要件
(a) 高断熱住宅の記事によると、松田さんが勤める企業は何を製造販売していますか?
(b) 高断熱住宅の記事を、最後の文のあとから書き継いでください。

本文
今回は、断熱不動産暮らしの女性同士でゆるゆると語る、断熱不動産の快適さについてです。

札幌市南区で、築4年半になる高断熱高気密住宅に暮らす松田未紘さんのお宅に伺い、私、丸田(築3年の高断熱高気密住宅暮らし)と二人で語ってまいりました。


(上)松田邸。大きな窓には夏の日差しをコントロールする外付け電動ブラインド。

動いているところは、前回記事を参照。


「体が楽!」快適さを発見したきっかけとは。

松田さん、職業は、断熱材であるグラスウールを製造販売する企業にお勤め。高断熱高気密の理論に熟知したプロでも、「これが快適さか!」と改めて気づかされる強烈な体験があったそうです。


(松田)

モデルハウスとかオープンハウスの見学って短時間しか滞在しないじゃないですか。性能の悪い建物でも暖房をガンガン炊いて温めているところもあるので、建物の性能の差って、短時間の見学ではあまり感じられなかったんです。

ところが、約6年前くらいの冬でしょうか。山本亜耕さんが設計した、外壁の断熱材のグラスウールの厚さが300mmの住宅に弊社の商品を採用いただい時、担当者として、オープンハウス期間の丸2日、その家に滞在したことがあったのです。

朝から晩まで長時間滞在すると、その体感の差は圧倒的でした。家の中にひやっと寒いところや暑いところがなく、穏やかな温度に包まれていると、体が疲れが普段と全然違うことに気づいたんです。暖房を強めて得られる温かさとは全然違って、秋とか春とか、快適な中間期の感覚に近い。これが、「快適」ってことなんだ、こんな「快適」って世の中にあるんだな、って感動したんです。

家の中の温度差で、想像以上に疲れることにも気づいたし、むらのない穏やかな熱環境が、こんなに「体に楽で快適」であることを発見した瞬間でした。

その後、自邸を建てることになったとき、あんな「快適な家」がほしい、と思って、山本さんに設計を300mm断熱の家を依頼しました。

提供データ
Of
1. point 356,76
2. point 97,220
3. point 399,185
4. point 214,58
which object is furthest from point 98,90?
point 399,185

課題別の回答
(a) 断熱材であるグラスウールを製造販売しています。

(b)
室温も、家族も、お金もハッピーな風景を見て価値観が変わった。

(丸田)

私も、「快適」ってすごい、と感じた体験がありました。2012年の冬に、札幌近郊で、すでに人が住まわれている小室雅伸さん設計の高断熱高気密住宅を数件巡ったときです。

家の穏やかな温度環境の体感も圧倒されましたが、その中にいる住まい手さんが、本当に幸せそうで。玄関に入った瞬間、家中が温かいから、真冬でも家中の間仕切りが開いたオープンな状態で暮らしていて、家族も仲良さそうな感じが見えるんです。暖炉もあるんですけど、普段は使ってない。必要に迫られてある暖炉というより、火を楽しむための暖炉がある豊かさ。暖房は、数時間床暖房をつけるだけで、日中は暖房は切っていても室温がキープされている。住み手は、快適な上に、光熱費が安く済んでいて助かるって笑っていました。高断熱高気密って、肉体の快適さだけでなく、家族のコミュニケーション、生活を楽しむ余裕、お金と、様々な面で幸せを提供できるデザインなんだって、実感させられました。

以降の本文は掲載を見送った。